This was supposed to be different. With a new manager and coaching staff, there was an assumption the Red Sox starter would produce better results. With a year away — after Tommy John surgery — from the spotlight, this was his moment to start over.
And yet, Matsuzaka was once again a mixed bag in Saturday's 4-2 loss against the Nationals. While he flummoxed hitters en route to racking up eight strikeouts, he still unraveled in the fourth inning by yielding three runs.
It was his first start in the majors since May 16, 2011. And it was the same old ebbs and flows for the pitcher.
"Every time I pitch, I want to give the team a chance to win," Matsuzaka said through interpreter Jeff Cutler. "Losing today is very disappointing, but I think I did leave some positives for my next start. I definitely think I pitched better than I have been pitching during my rehab assignment."
Aside from the fourth inning, Matsuzaka was downright impressive.

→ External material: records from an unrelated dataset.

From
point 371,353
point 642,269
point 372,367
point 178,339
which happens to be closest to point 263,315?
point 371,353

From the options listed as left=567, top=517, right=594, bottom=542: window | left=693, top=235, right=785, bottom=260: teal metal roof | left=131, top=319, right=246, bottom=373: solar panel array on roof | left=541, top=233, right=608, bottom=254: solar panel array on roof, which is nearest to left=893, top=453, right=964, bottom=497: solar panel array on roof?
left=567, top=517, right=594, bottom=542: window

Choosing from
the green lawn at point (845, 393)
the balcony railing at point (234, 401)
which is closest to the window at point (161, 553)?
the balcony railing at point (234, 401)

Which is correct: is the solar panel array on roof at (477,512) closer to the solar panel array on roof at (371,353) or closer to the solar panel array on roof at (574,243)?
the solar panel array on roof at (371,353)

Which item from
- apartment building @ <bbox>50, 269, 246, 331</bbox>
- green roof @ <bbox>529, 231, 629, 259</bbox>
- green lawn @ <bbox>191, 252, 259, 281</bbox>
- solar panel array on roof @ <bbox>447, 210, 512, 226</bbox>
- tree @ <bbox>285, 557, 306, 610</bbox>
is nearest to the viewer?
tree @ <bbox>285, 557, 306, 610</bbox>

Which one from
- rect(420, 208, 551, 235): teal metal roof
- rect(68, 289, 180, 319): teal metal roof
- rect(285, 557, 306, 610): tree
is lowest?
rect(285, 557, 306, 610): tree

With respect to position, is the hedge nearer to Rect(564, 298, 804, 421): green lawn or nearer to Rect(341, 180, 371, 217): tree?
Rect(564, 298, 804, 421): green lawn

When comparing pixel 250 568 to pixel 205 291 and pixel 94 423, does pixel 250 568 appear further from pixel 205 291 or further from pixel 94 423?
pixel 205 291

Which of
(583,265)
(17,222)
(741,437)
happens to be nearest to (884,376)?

He mixed his offspeed pitches and fastball with ease, collecting the most strikeouts in an outing with one walk or less since May 11, 2010.
"That's the most nervous I've been before a start," Matsuzaka said. "When I was first told by Bobby that I was starting today's game, every time I would think about the game, I'd become a little nervous. That's probably the most nervous I've been during my time here in Boston."
But then, the Japanese hurler reverted to bad habits — early long balls — that also plagued him during his minor league stints in Pawtucket. After a spotless first inning, he yielded a leadoff solo shot to Adam LaRoche.
Then came the walk to Bryce Harper in the fourth. And in a brief sequence, Matsuzaka squashed all notions of progression by allowing two singles and a double to snowball into three more runs.
"I didn't like the four runs and I didn't like the four balls to Harper in the one at-bat," Red Sox manager Bobby Valentine said. "Other than that, I liked what I saw. I thought he threw a lot of strikes with all of his pitches. Had good offspeed stuff. Had pretty good command of his fastball except for that one at-bat. Had it moving both ways.
"If we can build on that, eight strikeouts in five innings, it's pretty good."
There's certainly room for improvement, but that theme has epitomized the story of Matsuzaka's career. At times, his stuff is filthy. Other times, not so much.
After a yearlong absence, Matsuzaka returned as a mixed bag, yet again.